● Task to complete
The first line to keep is the one containing "class: Mammalia"; restate it and all lines after it through the end of the material, word for word and nothing else.
BEGIN Records for processing
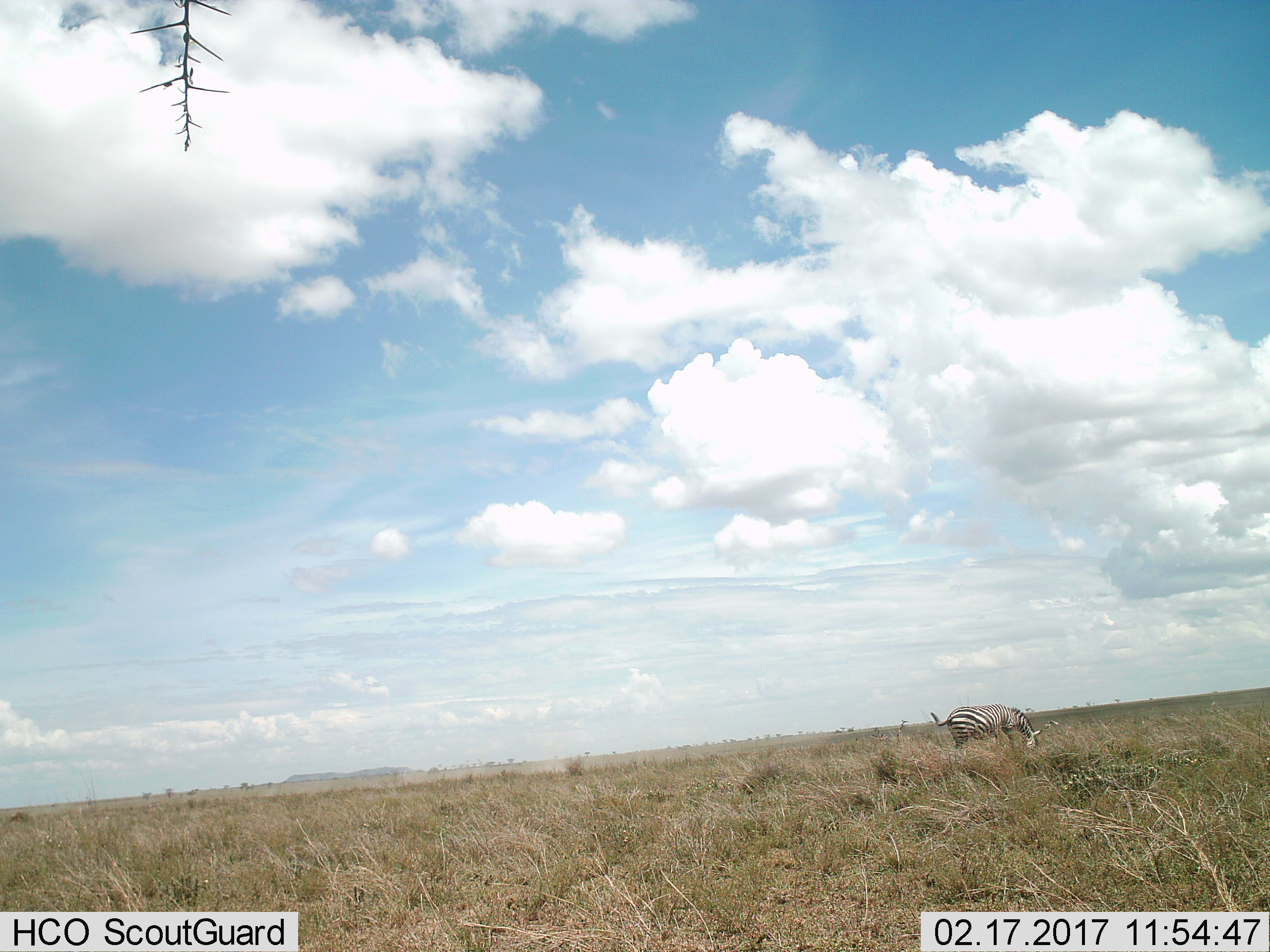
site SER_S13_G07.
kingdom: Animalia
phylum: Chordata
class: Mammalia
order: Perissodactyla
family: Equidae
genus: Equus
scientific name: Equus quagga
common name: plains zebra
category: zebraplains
END Records for processing
● Result
class: Mammalia
order: Perissodactyla
family: Equidae
genus: Equus
scientific name: Equus quagga
common name: plains zebra
category: zebraplains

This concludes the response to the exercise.